Recordarán que el primer acto de Qué desastre de función sucede tras las bambalinas, mientras al otro lado se interpreta una obra; en el segundo, vemos la obra, que sale espantosamente mal por influencia de todo lo está ocurriendo detrás. Locos por el té ensaya algo similar, pero reemplazando la simultaneidad (la muestra más patente del virtuosismo de Frayn) por la sucesión. Primero asistimos al disparatado ensayo de una comedia y luego a la función, que es, en efecto, un desastre. Curiosamente, la obra dentro de la obra es un «vodevil inglés», con mucho té, una señora victoriana y un señorón con sombrero de copa, un mayordomo y un ladrón de joyas. La trama en sí importa poco. Lo importante es que ese esquema básico sirve para introducir bufonadas, caídas, escarceos amorosos, identidades que se confunden, problemas con la escenografía, etc. Desde un punto de vista técnico, y hasta coreográfico, todas estas acciones están bien llevadas, aunque para todo hay un límite, y aquí se sobrepasa cómodamente.

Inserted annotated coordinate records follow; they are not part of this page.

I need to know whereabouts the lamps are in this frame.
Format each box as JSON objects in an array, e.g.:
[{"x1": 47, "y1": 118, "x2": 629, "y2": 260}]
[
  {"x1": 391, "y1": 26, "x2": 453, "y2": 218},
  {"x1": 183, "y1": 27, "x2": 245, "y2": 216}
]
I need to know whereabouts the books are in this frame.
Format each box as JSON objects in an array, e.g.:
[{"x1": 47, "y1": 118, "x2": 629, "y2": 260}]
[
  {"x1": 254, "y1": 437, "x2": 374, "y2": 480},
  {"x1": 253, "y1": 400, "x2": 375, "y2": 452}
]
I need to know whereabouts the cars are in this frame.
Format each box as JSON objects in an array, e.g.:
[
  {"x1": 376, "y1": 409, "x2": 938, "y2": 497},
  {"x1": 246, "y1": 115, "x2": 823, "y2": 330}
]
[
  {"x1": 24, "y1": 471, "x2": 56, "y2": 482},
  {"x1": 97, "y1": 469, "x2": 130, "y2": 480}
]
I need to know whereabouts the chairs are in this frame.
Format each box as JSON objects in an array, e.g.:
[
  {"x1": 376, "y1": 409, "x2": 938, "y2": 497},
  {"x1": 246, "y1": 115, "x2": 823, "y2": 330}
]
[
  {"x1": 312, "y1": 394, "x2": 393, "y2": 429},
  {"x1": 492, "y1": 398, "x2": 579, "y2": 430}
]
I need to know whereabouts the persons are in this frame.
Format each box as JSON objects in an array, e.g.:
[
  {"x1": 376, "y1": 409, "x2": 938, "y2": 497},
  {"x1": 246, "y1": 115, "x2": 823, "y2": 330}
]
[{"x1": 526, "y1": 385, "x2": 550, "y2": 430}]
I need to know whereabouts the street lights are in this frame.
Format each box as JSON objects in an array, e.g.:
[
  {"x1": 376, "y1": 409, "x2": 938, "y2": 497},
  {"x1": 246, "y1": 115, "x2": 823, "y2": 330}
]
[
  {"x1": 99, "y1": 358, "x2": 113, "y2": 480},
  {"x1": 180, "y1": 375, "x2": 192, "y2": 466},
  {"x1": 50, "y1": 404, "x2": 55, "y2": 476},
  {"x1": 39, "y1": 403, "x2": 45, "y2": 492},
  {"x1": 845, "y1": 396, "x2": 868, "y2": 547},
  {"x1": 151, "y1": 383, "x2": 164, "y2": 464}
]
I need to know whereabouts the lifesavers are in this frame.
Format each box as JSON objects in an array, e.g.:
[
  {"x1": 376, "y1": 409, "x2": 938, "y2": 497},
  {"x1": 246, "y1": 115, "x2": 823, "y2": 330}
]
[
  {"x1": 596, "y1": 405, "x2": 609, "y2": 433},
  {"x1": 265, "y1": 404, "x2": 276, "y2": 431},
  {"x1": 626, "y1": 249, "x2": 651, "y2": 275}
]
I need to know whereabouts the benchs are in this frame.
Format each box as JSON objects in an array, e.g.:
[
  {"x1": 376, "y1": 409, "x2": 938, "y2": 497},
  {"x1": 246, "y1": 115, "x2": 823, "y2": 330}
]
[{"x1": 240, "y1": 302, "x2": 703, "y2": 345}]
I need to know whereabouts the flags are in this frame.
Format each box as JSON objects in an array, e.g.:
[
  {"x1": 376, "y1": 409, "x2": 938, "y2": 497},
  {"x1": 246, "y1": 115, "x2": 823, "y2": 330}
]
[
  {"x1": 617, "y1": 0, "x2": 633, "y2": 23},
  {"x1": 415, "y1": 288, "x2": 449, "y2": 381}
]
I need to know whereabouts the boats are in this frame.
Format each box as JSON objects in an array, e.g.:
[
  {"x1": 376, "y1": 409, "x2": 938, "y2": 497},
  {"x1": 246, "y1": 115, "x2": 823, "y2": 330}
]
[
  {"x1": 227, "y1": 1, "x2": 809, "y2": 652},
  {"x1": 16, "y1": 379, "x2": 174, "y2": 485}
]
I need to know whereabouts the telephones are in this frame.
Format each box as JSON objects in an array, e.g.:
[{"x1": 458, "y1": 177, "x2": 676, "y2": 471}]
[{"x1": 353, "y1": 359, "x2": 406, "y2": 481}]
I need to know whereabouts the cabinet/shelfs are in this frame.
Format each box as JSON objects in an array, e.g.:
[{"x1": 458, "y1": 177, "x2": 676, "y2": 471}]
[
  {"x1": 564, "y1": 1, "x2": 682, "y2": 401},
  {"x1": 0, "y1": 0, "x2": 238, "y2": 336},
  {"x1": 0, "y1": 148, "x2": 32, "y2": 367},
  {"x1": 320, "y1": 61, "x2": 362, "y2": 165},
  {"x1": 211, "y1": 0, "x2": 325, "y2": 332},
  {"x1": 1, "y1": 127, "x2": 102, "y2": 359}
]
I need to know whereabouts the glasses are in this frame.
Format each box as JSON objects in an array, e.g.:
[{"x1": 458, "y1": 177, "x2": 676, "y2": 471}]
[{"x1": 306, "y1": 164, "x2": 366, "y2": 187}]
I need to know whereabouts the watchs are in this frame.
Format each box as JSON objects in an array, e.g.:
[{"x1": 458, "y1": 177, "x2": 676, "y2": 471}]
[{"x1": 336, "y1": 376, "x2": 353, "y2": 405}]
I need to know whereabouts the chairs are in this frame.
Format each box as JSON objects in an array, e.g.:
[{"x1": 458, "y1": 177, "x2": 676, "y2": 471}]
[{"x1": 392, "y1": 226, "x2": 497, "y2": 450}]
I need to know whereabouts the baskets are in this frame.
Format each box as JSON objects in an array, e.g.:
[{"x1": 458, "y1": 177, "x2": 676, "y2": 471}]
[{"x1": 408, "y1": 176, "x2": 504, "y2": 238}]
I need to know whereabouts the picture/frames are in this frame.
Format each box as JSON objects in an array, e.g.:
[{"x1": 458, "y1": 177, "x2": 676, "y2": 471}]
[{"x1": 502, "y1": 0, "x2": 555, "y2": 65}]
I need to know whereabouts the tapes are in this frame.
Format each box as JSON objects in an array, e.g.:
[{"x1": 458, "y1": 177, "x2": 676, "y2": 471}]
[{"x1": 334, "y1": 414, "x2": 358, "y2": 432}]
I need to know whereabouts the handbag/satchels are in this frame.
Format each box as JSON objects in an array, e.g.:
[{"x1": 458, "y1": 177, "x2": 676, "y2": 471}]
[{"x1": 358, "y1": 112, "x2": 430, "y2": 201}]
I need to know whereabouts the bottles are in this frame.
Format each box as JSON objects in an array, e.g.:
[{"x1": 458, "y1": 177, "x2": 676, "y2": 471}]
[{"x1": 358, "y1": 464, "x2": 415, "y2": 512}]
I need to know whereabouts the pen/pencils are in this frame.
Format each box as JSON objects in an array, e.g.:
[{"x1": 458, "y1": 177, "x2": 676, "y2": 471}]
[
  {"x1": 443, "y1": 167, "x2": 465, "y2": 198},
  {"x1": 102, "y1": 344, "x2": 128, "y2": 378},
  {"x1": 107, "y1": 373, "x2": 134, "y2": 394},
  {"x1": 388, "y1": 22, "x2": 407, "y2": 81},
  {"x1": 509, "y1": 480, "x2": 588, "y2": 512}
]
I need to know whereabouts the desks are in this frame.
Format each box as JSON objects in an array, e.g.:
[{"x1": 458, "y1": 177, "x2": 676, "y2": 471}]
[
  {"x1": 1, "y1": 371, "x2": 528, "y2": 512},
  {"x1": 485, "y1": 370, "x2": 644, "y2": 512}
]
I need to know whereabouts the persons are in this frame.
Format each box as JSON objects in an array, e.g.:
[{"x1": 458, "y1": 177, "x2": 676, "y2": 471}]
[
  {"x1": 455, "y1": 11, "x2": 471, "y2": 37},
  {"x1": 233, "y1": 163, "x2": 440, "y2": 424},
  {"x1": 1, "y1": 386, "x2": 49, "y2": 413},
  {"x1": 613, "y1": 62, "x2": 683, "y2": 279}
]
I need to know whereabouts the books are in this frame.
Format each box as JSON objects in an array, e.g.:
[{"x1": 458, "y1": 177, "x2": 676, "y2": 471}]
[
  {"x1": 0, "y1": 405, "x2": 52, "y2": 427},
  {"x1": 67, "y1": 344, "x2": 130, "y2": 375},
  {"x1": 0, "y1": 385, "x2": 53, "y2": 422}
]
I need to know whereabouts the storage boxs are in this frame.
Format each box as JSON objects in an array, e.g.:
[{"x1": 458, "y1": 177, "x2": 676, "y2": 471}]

Si el tono general tiende a lo burlesco, en la obra dentro de la obra el estilo es doblemente histriónico, una parodia de interpretaciones ineptas. Por supuesto, para hacer bien de mal actor se requieren actores de los buenos. Aquí hay varios, empezando por la cabeza del elenco, María Luisa Merlo, que puede hacer una obra así con los ojos cerrados, pero haría bien en abrir más la boca para enunciar; y siguiendo por José Luis Santos, que está óptimo en su doble rol de señor victoriano y actor completamente perezoso. Rocío Calvo, como en cada obra que aparece en papeles secundarios (aquí interpreta a una encargada de vestuario con pocas pulgas), hace de su parte una de las mejores partes. Y Esperanza Elipe, aunque algo floja en el primer acto en su papel de directora, en el segundo se luce como desorientada ama de llaves. Pero lo más sobresaliente, los momentos cuando más ríe el público y mejor fluye el disparate, dependen de Juan Antonio Lumbreras, un gran actor cómico, con una fresca manera camp y un sentido impecable del ritmo. El año pasado lo vimos interpretando a un Vladimir farsesco en Esperando a Godot; aquí acerca la farsa al teatro del absurdo, no sólo con su voz sino con su lenguaje físico. La dirección de Quino Falero es ágil y precisa, pero, lamentablemente, el texto se quede en un fuego fatuo, que no ilumina a los personajes ni utiliza la comedia, como sí lo hace André y Dorine, para tratar esas cuestiones serias que en una tragedia pueden resultar involuntariamente cómicas. «Traigan sus pañuelos: no podrán parar de llorar… de risa», dice la publicidad de Locos. Yo no vi ningún pañuelo, pero sí miré unas cuantas veces el reloj.